盡管錦州城已被重重圍困,但城內若能把握時機,率軍出城迎戰,與城外大軍形成前後夾擊,得勝也不是不可能。
此戰關鍵在於,時間緊迫。
明軍主力西進時,清軍雖會短暫困惑。
但很快會調集重兵快速支援,想要順利過河,並非易事。
當然,對明軍而言,是否過女兒河並不重要。
隻要能吸引清軍主力,解錦州之圍,即為勝利。
商議完畢。
帳內氣氛凝重。
明日一戰,至關重要,稍有不慎,便可能演變成雙方的決戰。
對麵是凶悍的建虜,數十萬兵馬廝殺,生死難料,禍福僅在瞬息之間。
無論是大將還是小兵,都可能瞬間戰死,柏恩光的遭遇便是前車之鑒。
洪承疇極力鼓舞士氣。
而王恩寵則以嚴肅的口吻告誡,明日之戰,若有誰膽怯退縮,不盡心為國效力。
他定將如實上書,予以彈劾。
……
夕陽西沉,夜色緩緩織上大地,四周的景致在暮色中漸漸隱去。
唯獨北麵石門山、西麵黃土嶺和南麵馬娘宮等地,依舊在視線中占據一席之地。
不過此刻,它們已被連綿的軍營和獵獵飄揚的大纛旗所替代,仿佛一片由戰旗和帳篷組成的海洋。

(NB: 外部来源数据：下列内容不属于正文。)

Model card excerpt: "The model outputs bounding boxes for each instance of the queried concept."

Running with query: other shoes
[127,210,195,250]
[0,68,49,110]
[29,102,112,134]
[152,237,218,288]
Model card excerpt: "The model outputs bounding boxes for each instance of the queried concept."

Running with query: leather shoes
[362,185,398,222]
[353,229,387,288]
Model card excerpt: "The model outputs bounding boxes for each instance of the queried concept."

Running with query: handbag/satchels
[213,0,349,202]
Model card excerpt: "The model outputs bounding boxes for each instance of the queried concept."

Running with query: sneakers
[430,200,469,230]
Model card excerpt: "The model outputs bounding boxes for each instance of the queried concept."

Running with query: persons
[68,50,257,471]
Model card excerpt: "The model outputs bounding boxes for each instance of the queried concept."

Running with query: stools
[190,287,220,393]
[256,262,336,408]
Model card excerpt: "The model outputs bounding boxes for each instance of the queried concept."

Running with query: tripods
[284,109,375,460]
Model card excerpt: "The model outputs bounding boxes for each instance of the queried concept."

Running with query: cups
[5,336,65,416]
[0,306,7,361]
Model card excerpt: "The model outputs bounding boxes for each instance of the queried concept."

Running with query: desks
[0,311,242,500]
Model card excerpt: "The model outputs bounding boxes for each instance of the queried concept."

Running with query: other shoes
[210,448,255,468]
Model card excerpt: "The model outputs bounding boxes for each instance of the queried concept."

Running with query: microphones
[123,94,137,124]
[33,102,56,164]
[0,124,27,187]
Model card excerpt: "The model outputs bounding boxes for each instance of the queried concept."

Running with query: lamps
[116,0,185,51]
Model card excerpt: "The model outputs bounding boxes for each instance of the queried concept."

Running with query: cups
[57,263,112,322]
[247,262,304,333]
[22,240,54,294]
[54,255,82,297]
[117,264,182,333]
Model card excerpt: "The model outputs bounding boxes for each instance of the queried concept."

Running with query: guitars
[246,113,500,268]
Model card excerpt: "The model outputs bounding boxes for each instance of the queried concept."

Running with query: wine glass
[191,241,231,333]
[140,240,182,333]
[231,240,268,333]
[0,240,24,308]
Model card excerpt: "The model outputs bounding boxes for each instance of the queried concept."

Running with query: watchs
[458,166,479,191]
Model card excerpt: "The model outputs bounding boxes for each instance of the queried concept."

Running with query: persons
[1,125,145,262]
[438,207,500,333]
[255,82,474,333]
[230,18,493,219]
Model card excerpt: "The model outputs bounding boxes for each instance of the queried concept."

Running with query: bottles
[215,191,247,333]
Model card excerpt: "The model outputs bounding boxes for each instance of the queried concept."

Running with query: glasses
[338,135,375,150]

營地裏,星星點點的燈火開始閃爍,其中不乏隨軍的民夫們,他們正熱火朝天地工作,打造著戰爭所需的器械。
明日的戰鬥,無論是曹變蛟和牛苛在小淩河的行動,還是溫越等人在女兒河的渡河,都離不開大量木排和浮橋的支持。
為了確保順利,監軍王恩寵還特意調集了漁船,沿著小淩河北上,隨時準備為前線部隊搭建浮橋,以應對不時之需。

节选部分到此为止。